Exercise: Can you continue the update below on the Senate Tax Committee hearing, picking up after its final sentence?

Article:
____

Today our tax bills SF437 (Sen. B. Anderson), SF845 (Sen. Relph), SF414 (Sen. Eichorn), SF219 (Sen. Nelson), SF549 (Sen. Ruud), SF371 (Sen. Koran), SF578 (Sen. Draheim) were heard in the Senate Tax Committee. All bills were held over for possible inclusion in an Omnibus Tax bill. That is the best that we could have hoped for. At the end of this message were my prepared comments.
These seven chief authors (along with their respective co-authors) stood up for YOU today. They stood up for the charities in their district and the rest of us throughout the entire state. It is not universally agreed upon that your organization needs relief. These Senators stuck their necks out for YOU. YOU need to thank them. If one of these Senators represent YOU, YOU really need to thank them.
A large thanks to Tax Chair Senator Chamberlain as well. He is calling attention to our problem. He is showing us what a leader does, taking on issues that need fixing when not everyone agrees it is a problem or needs fixing.
There were four charities that came to testify. More would have come, but the weather was not conducive to travel. An American Legion, a VFW, a youth group and a group that works with individuals with disabilities all told their stories.

____

(Entries drawn from a collection)

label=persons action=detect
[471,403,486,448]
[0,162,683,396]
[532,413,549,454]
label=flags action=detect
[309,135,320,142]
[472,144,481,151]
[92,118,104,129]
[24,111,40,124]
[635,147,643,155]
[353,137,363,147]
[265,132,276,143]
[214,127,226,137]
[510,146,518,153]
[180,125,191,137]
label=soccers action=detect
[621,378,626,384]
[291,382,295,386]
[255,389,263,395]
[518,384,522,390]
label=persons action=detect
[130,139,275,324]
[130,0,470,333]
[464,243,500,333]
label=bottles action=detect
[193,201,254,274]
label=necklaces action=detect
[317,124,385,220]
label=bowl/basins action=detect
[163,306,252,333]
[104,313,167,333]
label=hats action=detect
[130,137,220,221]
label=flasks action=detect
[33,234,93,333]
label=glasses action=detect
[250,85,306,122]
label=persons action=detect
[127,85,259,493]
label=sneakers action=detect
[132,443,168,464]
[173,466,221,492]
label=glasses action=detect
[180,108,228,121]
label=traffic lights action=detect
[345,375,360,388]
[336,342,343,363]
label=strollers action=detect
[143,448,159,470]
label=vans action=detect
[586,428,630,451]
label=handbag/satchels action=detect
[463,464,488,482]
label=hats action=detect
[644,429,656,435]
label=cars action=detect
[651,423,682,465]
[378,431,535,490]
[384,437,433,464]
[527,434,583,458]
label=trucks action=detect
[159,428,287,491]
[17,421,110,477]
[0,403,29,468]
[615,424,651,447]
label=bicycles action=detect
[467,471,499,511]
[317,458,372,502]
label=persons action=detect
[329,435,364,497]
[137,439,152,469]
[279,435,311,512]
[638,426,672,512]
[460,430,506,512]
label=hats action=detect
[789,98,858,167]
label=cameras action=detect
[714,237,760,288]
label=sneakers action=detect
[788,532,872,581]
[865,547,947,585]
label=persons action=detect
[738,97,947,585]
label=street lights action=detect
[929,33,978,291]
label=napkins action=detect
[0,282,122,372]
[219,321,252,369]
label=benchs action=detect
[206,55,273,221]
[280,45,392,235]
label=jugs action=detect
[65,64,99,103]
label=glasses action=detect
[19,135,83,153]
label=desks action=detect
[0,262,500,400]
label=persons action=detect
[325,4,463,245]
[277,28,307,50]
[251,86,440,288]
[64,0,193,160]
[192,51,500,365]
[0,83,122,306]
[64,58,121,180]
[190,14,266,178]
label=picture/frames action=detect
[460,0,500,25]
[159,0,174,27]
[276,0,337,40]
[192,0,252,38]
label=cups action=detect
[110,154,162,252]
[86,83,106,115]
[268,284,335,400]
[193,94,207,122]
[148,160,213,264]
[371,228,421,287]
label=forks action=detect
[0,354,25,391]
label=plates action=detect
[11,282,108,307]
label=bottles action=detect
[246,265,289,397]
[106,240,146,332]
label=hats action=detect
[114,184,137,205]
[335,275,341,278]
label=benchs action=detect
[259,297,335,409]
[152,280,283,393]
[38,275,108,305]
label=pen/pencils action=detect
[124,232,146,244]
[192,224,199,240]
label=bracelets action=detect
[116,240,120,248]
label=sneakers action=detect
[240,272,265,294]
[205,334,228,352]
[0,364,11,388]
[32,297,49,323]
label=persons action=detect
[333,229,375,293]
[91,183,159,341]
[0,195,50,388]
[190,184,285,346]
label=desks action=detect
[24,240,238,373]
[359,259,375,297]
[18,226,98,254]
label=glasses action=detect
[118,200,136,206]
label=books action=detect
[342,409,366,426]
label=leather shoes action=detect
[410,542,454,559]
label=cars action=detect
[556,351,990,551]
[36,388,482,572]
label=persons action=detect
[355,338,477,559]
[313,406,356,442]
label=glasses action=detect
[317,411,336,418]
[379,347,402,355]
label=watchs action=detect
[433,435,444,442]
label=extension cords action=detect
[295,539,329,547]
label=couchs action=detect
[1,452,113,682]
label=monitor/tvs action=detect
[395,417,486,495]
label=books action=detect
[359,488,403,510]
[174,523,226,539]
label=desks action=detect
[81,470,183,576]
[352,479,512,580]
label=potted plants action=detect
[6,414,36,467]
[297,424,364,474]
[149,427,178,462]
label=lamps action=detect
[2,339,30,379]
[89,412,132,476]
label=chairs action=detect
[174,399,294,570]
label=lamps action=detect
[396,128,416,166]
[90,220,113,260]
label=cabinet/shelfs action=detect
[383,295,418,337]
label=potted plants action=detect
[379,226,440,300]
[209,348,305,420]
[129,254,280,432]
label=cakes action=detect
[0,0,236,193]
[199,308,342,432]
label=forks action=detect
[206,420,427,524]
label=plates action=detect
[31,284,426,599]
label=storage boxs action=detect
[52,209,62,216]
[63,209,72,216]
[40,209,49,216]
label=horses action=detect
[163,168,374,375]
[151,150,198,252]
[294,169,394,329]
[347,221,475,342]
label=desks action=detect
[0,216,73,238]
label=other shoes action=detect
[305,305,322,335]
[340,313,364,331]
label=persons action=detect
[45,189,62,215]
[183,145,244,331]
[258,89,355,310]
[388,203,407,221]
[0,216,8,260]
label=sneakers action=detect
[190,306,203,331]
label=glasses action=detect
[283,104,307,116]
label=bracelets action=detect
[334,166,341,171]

____

Response to the exercise:
The Senators on the tax committee listened when I talked, but they really listened when those folks talked. Those are the stories that hit home. Senator Ruud had similar examples from charities in her district that outlined their particular situations and those were quite impactful as well.
Letting your legislators know how the taxes that you are paying is impacting your ability to serve your community is as easy as: Dear Senator Limmer/Representative Bahner, Al Lund, member of the Osseo Lions and a constituent of yours. Due to charitable gaming, in FY2107 we were able to donate $106,000 to our missions/community and paid $131,000 in taxes and fees to the state. In FY2018 we were able to donate $132,000 to our missions/community and paid $150,000 in taxes and fees to the state. I think that this is wrong, we should not be paying more in taxes and fees than we have for our communities and missions. We need your help to get it fixed. Please let me know if you are willing to be part of the solution or you have any questions of me. Regards, Al
This is the kind of information that the legislators need to know in order to be prepared to stand up and be counted as supporting us.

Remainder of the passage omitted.